A few disorganized thoughts:
1) A long time ago, creator names were displayed next to pools. This gave people the impression that pools were owned by individual users, which led to people creating personal pools for their favorites. Putting a person's name on something does give them a sense of ownership of that thing.
2) Most things on the site don't show the creator anywhere prominent. Notes, commentaries, tags, wikis, artists, and pools don't show their creators. Uploads are the exception. For everything else the creator isn't hidden, but it's not advertised either; you have to check edit histories to find it.
I don't think uploaders need to be secret, but I don't think they should be emphasized either. Look at Reddit or Imgur: usernames are there, but rarely do you notice or care who posted what.
3) Uploaders find validation in all sorts of things: having high scores/favcounts on their uploads, making the popular page or the Curated pool, getting comments on their uploads, having a high upload count on their profile, being the top uploader for a particular character or copyright, or being the first one to "discover" a given artist.
It's natural that people will compete over these things. Wherever there's a number or a rank, people will compete over it. The fact that posts have scores means some people will focus on uploading the highest scoring posts. The fact that profiles show upload counts means some will focus on maximizing their upload count.
These things are inevitable, whether we want them or not. I don't think competition is necessarily even a bad thing. It just needs to be channeled towards productive behaviors, not useless things like competing to see who can crosspost the top Pixiv posts every day.

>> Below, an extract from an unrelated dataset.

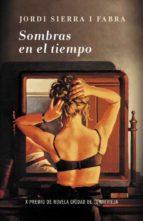 sombras en el tiempo (premio torrevieja 2011)-luiz narciso baratieri-9788401339998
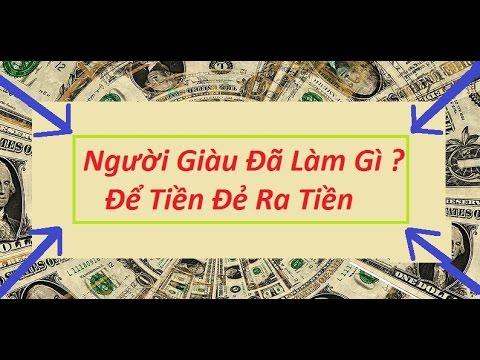 """10 Cách người GIÀU làm để """"Tiền Đẻ Ra Tiền"""""""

4) I think new uploaders being discouraged is a bigger issue than power users being discouraged, and I think there are deeper frustrations for new users than just not being able compete for the top posts on Pixiv. The upload process for Members is frustrating in a lot of ways: no uploads for the first week, then 10 uploads per day after that (no matter how good your uploads are), then 5 months (!) of waiting to fully uncap your upload limit. The modqueue is capricious (as always) and the upload formula is inscrutable. It can take someone months of grinding to reach the 1,000-2,000+ uploads or 10,000-20,000+ edits that's become the standard for promotion these days. It's a wonder anyone makes it through without burning out.